В первой половине XIX в. Япония переживала острый политический и экономический кризис. Одним из симптомов кризиса было резкое снижение темпов роста годового дохода Японии. Так, в среднем в 1596-1615 гг. ежегодный сбор риса равнялся 11 млн. коку. В 1688-1704 гг. этот показатель поднялся до 26 млн. коку, т. е. вырос за 100 лет на 136%. В 1830-1844 гг. ежегодный сбор риса составил 30 млн. коку, т. е. примерно за 150 лет вырос всего на 16% (см. [248, с. 57]). Это свидетельствовало о неспособности сёгуната увеличить производство материальных благ ни за счет освоения новых посевных площадей, пи за счет повышения интенсивности сельского хозяйства.
В конце XVIII в. связи с развитием товарно-денежных отношений и расширением внутреннего рынка в Японии появились предприятия мануфактурного типа. От мануфактуры оставался один шаг до капиталистического фабричного производства. Но совершить этот шаг можно было только путем уничтожения феодальных производственных отношений, которые стали тормозом на пути развития производительных сил. Кризис феодальной системы хозяйства отразился на падении прироста населения в стране в конце XVIII - начале XIX в. Экономическая база феодализма к середине XIX в. необычайно сузилась, и он оказался уже не в состоянии удовлетворить потребности японского общества. Эти обстоятельства не могли не привести к определенной перестройке классовых отношений на политической арене. Усиливая эксплуатацию крестьян, даймё одновременно сокращали численность своих военизированных отрядов. Сотни тысяч самураев лишились привычных источников доходов. Часть из них пыталась заниматься торговлей и ремеслом, другие стали на путь разбоя и грабежа.

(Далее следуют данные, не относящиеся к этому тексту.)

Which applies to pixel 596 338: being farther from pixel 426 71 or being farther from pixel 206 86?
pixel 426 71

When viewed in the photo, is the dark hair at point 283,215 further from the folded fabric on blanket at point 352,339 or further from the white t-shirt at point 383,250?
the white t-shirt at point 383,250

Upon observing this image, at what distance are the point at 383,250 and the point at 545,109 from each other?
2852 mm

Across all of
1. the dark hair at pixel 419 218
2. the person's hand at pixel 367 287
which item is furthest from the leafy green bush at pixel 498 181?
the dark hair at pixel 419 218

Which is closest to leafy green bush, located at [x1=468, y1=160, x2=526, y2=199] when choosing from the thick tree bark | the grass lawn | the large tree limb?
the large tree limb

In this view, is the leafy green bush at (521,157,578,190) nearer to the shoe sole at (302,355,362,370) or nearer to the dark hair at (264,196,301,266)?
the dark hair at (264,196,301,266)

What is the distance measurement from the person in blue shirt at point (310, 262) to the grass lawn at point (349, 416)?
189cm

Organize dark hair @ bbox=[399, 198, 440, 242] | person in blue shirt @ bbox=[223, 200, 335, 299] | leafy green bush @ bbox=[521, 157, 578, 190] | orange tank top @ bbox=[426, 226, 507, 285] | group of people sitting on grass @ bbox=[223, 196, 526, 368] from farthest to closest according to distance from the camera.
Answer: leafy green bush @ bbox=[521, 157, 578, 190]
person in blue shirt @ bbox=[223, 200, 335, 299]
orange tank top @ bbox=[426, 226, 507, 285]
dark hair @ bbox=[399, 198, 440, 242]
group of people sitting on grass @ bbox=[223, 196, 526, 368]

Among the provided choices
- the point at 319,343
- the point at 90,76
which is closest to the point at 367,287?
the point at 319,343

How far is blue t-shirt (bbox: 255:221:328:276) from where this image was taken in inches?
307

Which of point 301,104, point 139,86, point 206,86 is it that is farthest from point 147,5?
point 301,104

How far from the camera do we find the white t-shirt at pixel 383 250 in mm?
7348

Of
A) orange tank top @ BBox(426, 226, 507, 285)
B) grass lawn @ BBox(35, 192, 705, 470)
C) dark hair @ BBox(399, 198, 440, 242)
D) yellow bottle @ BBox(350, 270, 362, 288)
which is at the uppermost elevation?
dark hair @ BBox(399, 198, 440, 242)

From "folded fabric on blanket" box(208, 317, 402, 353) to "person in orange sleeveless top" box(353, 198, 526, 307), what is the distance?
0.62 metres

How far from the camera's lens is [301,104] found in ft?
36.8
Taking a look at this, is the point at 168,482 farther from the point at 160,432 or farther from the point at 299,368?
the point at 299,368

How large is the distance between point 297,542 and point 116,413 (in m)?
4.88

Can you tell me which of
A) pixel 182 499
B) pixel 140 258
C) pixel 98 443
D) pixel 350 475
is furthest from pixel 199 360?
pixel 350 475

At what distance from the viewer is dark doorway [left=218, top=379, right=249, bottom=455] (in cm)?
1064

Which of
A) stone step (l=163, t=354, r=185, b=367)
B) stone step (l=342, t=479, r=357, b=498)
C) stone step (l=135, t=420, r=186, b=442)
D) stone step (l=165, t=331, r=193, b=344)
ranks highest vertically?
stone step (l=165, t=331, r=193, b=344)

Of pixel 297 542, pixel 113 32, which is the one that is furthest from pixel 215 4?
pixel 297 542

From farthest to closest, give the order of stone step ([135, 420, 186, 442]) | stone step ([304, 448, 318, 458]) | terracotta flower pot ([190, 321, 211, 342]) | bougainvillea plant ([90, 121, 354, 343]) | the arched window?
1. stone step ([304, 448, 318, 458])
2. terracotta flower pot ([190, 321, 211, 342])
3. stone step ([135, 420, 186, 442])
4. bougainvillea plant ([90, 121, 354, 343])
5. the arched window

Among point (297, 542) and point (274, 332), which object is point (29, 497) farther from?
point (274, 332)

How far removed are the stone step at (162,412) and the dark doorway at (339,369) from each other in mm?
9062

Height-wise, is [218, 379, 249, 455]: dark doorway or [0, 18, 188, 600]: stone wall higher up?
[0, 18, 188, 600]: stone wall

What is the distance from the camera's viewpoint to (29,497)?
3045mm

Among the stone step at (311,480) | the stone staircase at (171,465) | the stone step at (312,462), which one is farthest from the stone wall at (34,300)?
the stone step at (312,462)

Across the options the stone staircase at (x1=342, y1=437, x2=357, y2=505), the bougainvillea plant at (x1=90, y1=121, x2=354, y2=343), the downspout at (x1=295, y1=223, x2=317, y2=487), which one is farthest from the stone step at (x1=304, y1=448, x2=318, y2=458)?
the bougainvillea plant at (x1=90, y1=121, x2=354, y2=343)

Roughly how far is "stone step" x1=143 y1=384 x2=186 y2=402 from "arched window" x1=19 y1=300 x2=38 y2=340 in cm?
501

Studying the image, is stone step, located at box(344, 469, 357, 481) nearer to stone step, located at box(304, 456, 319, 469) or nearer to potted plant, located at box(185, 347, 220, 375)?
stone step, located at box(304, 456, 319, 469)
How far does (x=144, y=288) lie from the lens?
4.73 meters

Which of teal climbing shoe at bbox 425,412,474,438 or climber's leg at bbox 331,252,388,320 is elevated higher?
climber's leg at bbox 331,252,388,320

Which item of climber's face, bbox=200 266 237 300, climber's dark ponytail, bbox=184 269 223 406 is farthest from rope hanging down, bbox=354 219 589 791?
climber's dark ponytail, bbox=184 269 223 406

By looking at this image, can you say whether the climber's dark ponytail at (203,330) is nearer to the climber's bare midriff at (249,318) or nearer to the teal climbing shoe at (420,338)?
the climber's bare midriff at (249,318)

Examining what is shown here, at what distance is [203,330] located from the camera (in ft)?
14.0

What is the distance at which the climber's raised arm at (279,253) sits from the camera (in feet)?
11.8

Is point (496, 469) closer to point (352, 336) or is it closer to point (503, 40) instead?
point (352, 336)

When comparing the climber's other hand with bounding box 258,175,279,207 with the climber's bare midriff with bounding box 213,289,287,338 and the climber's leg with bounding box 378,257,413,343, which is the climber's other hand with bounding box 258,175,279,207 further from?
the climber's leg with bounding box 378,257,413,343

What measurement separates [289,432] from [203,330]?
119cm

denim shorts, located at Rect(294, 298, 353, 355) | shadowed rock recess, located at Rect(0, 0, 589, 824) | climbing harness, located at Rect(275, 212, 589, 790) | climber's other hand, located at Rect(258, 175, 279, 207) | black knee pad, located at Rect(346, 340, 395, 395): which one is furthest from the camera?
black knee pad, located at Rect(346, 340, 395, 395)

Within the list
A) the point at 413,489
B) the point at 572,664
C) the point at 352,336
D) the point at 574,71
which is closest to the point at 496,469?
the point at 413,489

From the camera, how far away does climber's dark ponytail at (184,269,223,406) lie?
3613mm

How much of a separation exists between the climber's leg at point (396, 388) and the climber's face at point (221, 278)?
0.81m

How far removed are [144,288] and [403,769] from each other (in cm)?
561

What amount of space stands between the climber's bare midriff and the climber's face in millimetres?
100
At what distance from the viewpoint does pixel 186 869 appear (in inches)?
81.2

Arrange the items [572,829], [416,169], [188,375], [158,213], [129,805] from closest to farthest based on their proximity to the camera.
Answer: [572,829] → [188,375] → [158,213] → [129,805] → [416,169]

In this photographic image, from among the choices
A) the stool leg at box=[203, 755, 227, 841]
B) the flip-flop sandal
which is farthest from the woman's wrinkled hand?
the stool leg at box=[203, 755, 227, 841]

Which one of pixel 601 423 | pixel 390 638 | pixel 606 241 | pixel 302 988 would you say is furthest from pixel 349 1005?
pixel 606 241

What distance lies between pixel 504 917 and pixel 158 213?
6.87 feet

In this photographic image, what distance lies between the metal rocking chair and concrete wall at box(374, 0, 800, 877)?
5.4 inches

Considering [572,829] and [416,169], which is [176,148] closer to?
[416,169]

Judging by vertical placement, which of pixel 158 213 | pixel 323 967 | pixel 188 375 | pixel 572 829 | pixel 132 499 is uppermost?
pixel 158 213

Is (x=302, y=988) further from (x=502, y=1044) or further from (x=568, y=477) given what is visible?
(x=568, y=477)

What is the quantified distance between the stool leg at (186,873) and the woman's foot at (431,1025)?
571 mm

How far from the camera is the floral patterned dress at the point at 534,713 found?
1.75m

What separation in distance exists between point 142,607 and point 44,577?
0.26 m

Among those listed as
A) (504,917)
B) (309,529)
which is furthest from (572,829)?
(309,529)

Параллельно шло развитие торгово-промышленной буржуазии; к середине XIX в. она сконцентрировала значительную часть денежных богатств страны и стала выдвигать претензии на политические права, соответствующие ее экономической мощи.
Нарастала классовая борьба эксплуатируемого крестьянства против феодалов. Росли масштабы и увеличивалось количество крестьянских восстаний. С середины XVIII в. борьба крестьян приобрела широкий размах. Только крупных восстаний за столетие, с 1704 по 1803 г., было зарегистрировано 254 - в три с лишним раза больше, чем в XVII в. В первой половине XIX в. крестьянские восстания были поддержаны бунтами городской бедноты. Борьба японского крестьянства и городской бедноты ускоряла процесс разложения феодализма, размывала устои: старого общества и его политику как внутри, так и вне страны.
На этой волне всеобщего недовольства токугавским режимом стал складываться союз влиятельных князей, не являвшихся непосредственными вассалами Токугава (тодзама-даймё). Этот союз не был направлен против устоев феодализма. Его участники добивались лишь свержения сёгуна и замены режима Токугава какой-либо иной формой феодальной системы. В качестве идеологического оружия своей деятельности князья использовали императорский двор. Придворная знать не обладала ни силой ни влиянием, чтобы возглавить борьбу против сёгуната. Но для феодальной оппозиции было удобно использовать лозунг "восстановление власти императора" для борьбы с сёгуном. Помимо неудач во внутренней политике страны обнаружилась и полная несостоятельность сёгуната в области внешней политики. Курс на изоляцию и закрытие страны обанкротился. Создавались благоприятные условия для установления торговых и дипломатических отношений между Россией и Японией.